自動車については、ゼロ関税の日本市場なのに、「米国車に最低輸入義務台数を設定せよ」と「言いがかり」の要求を突きつけられている。これを国民に知らせて、あからさまに議論したら、日本国民も猛反発するに違いないから、所轄官庁が極秘に譲歩条件を提示している。隠蔽の責任をとれるのか、と良識ある官僚が迫れば、「はき違えるな、我々の仕事は、国民を騒がせないことだ」と言われる始末だ。
日本が「頭金」を払ったと米国が認めたときが、実質的な日本の「参加承認」だ。東アジアサミット(昨年11月)で日本の「決意表明」が見送られたのは、国民の懸念を反映したからではない。まだ米国が「頭金」が足りない、と言っているからだ。
(6)総選挙における自民党の公約は6項目あった。「聖域」問題はもちろん、ほかの公約も守られる保証はない。

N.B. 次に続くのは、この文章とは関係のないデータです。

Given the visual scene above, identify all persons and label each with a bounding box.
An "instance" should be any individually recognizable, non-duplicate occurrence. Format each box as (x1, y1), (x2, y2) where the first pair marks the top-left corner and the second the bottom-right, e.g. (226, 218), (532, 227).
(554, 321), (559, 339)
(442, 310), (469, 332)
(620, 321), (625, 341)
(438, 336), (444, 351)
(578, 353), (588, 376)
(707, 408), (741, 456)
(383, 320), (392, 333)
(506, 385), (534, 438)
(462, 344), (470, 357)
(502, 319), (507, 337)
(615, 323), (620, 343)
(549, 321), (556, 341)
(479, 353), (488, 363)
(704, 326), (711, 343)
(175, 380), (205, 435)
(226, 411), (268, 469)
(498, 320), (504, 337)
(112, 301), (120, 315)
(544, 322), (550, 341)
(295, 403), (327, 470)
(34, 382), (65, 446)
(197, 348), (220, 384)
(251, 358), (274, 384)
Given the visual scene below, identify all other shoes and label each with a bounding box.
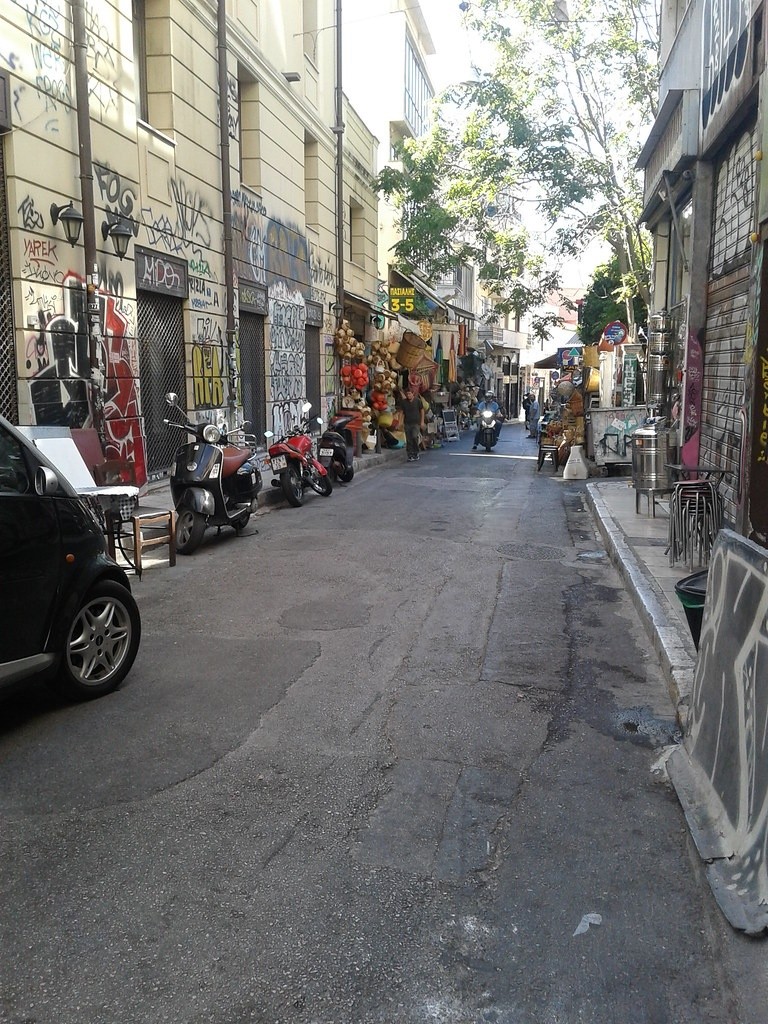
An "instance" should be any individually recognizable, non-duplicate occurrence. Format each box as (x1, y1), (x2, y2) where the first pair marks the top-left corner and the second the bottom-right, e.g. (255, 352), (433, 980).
(526, 434), (538, 439)
(472, 446), (477, 449)
(407, 455), (420, 462)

それどころか、「自由貿易の理念に反する自動車等の工業製品の数値目標は受け入れない」と公約しながら、共同声明では、逆に、日本の交渉参加の承認条件の一つとして「前払い」することを確約させられている。
他方、米国の自動車関税2.5%は、米国側から猶予期間を要求されている。
「国民皆保険制度を守る」「食の安全基準を守る」「国の主権を損なうおゆなISD条項は合意しない」という公約も守られる保証はない。
TPPは、関税だけの問題ではなく、「規制緩和を徹底すれば、すべてはうまくいく」という「時代遅れ」の方向性を強化し、若者を含む多くの雇用を奪い、地域の商店街を潰し、地域医療も崩し、人々が助け合い、支え合う安全・安心な社会を揺るがす「切り札」だ。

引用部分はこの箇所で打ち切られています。